● **Requirements**: Rewrite the entries starting at the line containing "If we consider" and ending at the line containing "2207 millimetres", substituting "beige wall" for every occurrence of "gray wall" and leaving everything else unchanged.

● **Dataset entries**:
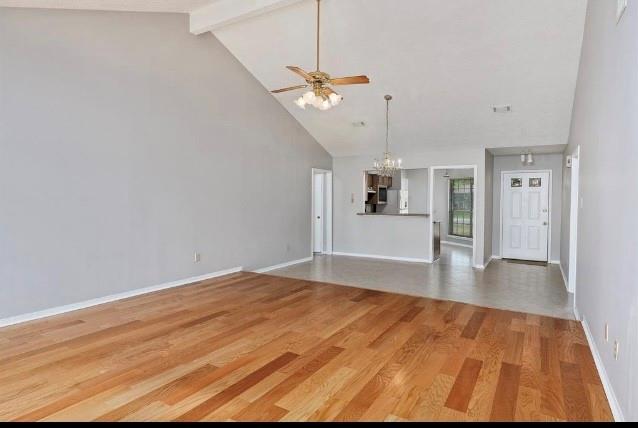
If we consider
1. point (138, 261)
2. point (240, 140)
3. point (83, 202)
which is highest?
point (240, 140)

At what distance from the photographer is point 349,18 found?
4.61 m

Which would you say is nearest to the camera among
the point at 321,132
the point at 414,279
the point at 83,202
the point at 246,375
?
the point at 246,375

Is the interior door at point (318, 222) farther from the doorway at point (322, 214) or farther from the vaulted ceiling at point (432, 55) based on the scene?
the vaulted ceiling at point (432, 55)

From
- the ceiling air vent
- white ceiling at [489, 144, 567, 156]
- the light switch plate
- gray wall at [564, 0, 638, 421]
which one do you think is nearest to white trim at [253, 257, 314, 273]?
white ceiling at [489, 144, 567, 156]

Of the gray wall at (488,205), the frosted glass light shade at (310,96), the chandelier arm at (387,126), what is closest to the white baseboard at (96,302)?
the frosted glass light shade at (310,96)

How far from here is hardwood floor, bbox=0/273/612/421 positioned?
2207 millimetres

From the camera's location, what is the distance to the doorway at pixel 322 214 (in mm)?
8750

* * *

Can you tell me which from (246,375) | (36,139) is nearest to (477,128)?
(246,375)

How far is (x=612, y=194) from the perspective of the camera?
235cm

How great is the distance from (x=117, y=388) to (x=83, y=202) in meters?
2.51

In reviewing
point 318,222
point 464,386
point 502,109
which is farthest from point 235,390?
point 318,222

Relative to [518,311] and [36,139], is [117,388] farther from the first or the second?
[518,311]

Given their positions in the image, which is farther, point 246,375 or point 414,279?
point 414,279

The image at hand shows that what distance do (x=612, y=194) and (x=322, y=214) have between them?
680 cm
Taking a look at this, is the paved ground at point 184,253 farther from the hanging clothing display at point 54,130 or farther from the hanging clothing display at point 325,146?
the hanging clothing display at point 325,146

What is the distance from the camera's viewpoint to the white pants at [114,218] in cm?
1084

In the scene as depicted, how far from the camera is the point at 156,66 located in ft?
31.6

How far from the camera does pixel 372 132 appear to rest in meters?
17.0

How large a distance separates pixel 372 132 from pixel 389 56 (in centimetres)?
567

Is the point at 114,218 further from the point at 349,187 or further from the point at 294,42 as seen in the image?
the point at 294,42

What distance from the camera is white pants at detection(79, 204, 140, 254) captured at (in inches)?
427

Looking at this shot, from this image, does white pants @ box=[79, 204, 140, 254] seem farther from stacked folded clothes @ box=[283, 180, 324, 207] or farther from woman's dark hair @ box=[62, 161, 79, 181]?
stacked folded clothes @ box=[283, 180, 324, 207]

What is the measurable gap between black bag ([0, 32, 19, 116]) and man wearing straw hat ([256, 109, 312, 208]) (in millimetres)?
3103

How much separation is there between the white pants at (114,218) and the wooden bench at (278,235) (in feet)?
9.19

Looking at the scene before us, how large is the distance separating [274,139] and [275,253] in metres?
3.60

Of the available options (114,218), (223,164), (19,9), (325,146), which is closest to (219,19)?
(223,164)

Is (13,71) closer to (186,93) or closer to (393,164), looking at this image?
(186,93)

● **Expected answer**:
If we consider
1. point (138, 261)
2. point (240, 140)
3. point (83, 202)
which is highest?
point (240, 140)

At what distance from the photographer is point 349,18 found?
4.61 m

Which would you say is nearest to the camera among
the point at 321,132
the point at 414,279
the point at 83,202
the point at 246,375
?
the point at 246,375

Is the interior door at point (318, 222) farther from the doorway at point (322, 214) or farther from the vaulted ceiling at point (432, 55) based on the scene?
the vaulted ceiling at point (432, 55)

From
- the ceiling air vent
- white ceiling at [489, 144, 567, 156]
- the light switch plate
- beige wall at [564, 0, 638, 421]
which one do you think is nearest to white trim at [253, 257, 314, 273]?
white ceiling at [489, 144, 567, 156]

Of the beige wall at (488,205), the frosted glass light shade at (310,96), the chandelier arm at (387,126), what is closest to the white baseboard at (96,302)?
the frosted glass light shade at (310,96)

How far from here is hardwood floor, bbox=0/273/612/421 positioned?
2207 millimetres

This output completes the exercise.